> [Data to use]:
------

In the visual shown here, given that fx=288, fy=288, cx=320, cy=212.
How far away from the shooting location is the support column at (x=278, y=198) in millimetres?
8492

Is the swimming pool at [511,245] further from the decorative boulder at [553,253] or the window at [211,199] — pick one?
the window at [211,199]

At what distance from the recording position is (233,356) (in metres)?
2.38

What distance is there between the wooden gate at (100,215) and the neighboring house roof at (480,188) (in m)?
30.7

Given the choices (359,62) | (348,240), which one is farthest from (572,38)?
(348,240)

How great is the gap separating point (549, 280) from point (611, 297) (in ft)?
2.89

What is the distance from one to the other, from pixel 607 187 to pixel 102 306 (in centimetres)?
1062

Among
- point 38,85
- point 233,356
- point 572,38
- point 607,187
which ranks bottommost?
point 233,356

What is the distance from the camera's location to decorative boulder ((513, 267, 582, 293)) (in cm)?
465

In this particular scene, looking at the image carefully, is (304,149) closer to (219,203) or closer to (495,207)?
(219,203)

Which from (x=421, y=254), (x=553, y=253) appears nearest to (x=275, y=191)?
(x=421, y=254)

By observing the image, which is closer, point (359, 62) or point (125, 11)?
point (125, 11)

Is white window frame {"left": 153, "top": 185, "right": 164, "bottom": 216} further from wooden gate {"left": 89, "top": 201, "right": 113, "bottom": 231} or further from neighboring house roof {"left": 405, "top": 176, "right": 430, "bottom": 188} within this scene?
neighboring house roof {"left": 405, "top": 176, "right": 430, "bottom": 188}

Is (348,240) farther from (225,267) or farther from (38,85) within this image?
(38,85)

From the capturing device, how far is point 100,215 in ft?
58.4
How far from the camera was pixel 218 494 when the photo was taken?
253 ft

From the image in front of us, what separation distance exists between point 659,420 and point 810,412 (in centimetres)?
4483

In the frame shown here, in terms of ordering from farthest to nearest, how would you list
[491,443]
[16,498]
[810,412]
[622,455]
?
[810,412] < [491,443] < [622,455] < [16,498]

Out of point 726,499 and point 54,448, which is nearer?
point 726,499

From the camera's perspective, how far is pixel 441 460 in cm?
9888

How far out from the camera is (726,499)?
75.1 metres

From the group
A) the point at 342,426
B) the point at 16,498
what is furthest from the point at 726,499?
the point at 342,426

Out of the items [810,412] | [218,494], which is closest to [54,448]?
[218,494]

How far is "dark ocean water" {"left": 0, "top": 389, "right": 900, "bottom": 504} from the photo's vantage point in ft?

------

> [Task directions]: Format every line of the items above as a numbered list, leaving out the blank lines.

> [The response]:
1. In the visual shown here, given that fx=288, fy=288, cx=320, cy=212.
2. How far away from the shooting location is the support column at (x=278, y=198) in millimetres?
3. 8492
4. Is the swimming pool at [511,245] further from the decorative boulder at [553,253] or the window at [211,199] — pick one?
5. the window at [211,199]
6. At what distance from the recording position is (233,356) (in metres)?
7. 2.38
8. What distance is there between the wooden gate at (100,215) and the neighboring house roof at (480,188) (in m)?
9. 30.7
10. Given the choices (359,62) | (348,240), which one is farthest from (572,38)?
11. (348,240)
12. How great is the gap separating point (549, 280) from point (611, 297) (in ft)?
13. 2.89
14. What is the distance from one to the other, from pixel 607 187 to pixel 102 306 (in centimetres)?
15. 1062
16. Among
17. - point 38,85
18. - point 233,356
19. - point 572,38
20. - point 607,187
21. which ranks bottommost?
22. point 233,356
23. What is the distance from the camera's location to decorative boulder ((513, 267, 582, 293)) (in cm)?
24. 465
25. In this particular scene, looking at the image carefully, is (304,149) closer to (219,203) or closer to (495,207)?
26. (219,203)
27. Which from (x=421, y=254), (x=553, y=253) appears nearest to (x=275, y=191)?
28. (x=421, y=254)
29. By observing the image, which is closer, point (359, 62) or point (125, 11)?
30. point (125, 11)
31. Is white window frame {"left": 153, "top": 185, "right": 164, "bottom": 216} further from wooden gate {"left": 89, "top": 201, "right": 113, "bottom": 231} or further from neighboring house roof {"left": 405, "top": 176, "right": 430, "bottom": 188} within this scene?
32. neighboring house roof {"left": 405, "top": 176, "right": 430, "bottom": 188}
33. Is (348,240) farther from (225,267) or farther from (38,85) within this image?
34. (38,85)
35. From the capturing device, how far is point 100,215 in ft?
36. 58.4
37. How far from the camera was pixel 218 494 when the photo was taken?
38. 253 ft
39. From the image in front of us, what separation distance exists between point 659,420 and point 810,412 (in centimetres)?
40. 4483
41. In the frame shown here, in terms of ordering from farthest to nearest, how would you list
42. [491,443]
43. [16,498]
44. [810,412]
45. [622,455]
46. ?
47. [810,412] < [491,443] < [622,455] < [16,498]
48. Out of point 726,499 and point 54,448, which is nearer?
49. point 726,499
50. From the camera's perspective, how far is pixel 441 460 in cm?
51. 9888
52. How far out from the camera is (726,499)?
53. 75.1 metres
54. From the group
55. A) the point at 342,426
56. B) the point at 16,498
57. what is furthest from the point at 726,499?
58. the point at 342,426
59. Out of the items [810,412] | [218,494], which is closest to [54,448]?
60. [218,494]
61. How far is "dark ocean water" {"left": 0, "top": 389, "right": 900, "bottom": 504} from the photo's vantage point in ft?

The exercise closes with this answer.